Please copy out the part of the messy-data page starting with "For example, a" and going on through "usa (all lowercase).", swapping "revenue" for "expenses".

PAGE TEXT:
^^^^^^^^^^^^^^^^

Working With Messy Data

Introduction

A number of datasets that might be of interest to you may come “messy” and thus need some “cleaning” before a data journalist can use them in a data analysis.

While the term “cleaning” may sound nefarious here, it is really not. It is part of the behind-the-scenes grunt work that data journalists will spend long hours doing before they can get to the more-fun data analysis stage and produce spiffy visualizations.

Common Issues in Messy Datasets

“Messy” data simply refer to datasets that have a variety of correctable errors in them. Such errors may include inconsistent formatting, variations in the spelling for a distinct unit, and missing values, among other minor errors.

For example, a data journalist may come across a column on revenue, and have values displayed in a number of different ways (some using thousands separators while others do not) or in different currencies (e.g., U.S. Dollars, Euros, Romanian Lei) that need to be converted into a single currency (e.g., U.S. Dollars) order to permit an apples-to-apples comparison.

A dataset may also have what should be a distinct unit (e.g., United States) be referred to different ways, such as U.S., U.S.A., US, USA, United States of America, America, and, of course, United States. Furthermore, many data analysis tools are case-sensitive, meaning that it will treat USA (all uppercase) differently from usa (all lowercase).

^^^^^^^^^^^^^^^^

EXTRACTED MATERIAL:
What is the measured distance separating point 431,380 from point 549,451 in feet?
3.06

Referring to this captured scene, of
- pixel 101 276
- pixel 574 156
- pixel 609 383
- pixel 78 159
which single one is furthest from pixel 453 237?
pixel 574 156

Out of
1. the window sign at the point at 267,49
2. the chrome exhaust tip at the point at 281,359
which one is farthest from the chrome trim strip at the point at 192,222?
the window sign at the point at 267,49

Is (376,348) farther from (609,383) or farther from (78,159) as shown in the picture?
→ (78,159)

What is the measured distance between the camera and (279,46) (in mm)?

^^^^^^^^^^^^^^^^

RESULT OF THE EXERCISE:
For example, a data journalist may come across a column on expenses, and have values displayed in a number of different ways (some using thousands separators while others do not) or in different currencies (e.g., U.S. Dollars, Euros, Romanian Lei) that need to be converted into a single currency (e.g., U.S. Dollars) order to permit an apples-to-apples comparison.

A dataset may also have what should be a distinct unit (e.g., United States) be referred to different ways, such as U.S., U.S.A., US, USA, United States of America, America, and, of course, United States. Furthermore, many data analysis tools are case-sensitive, meaning that it will treat USA (all uppercase) differently from usa (all lowercase).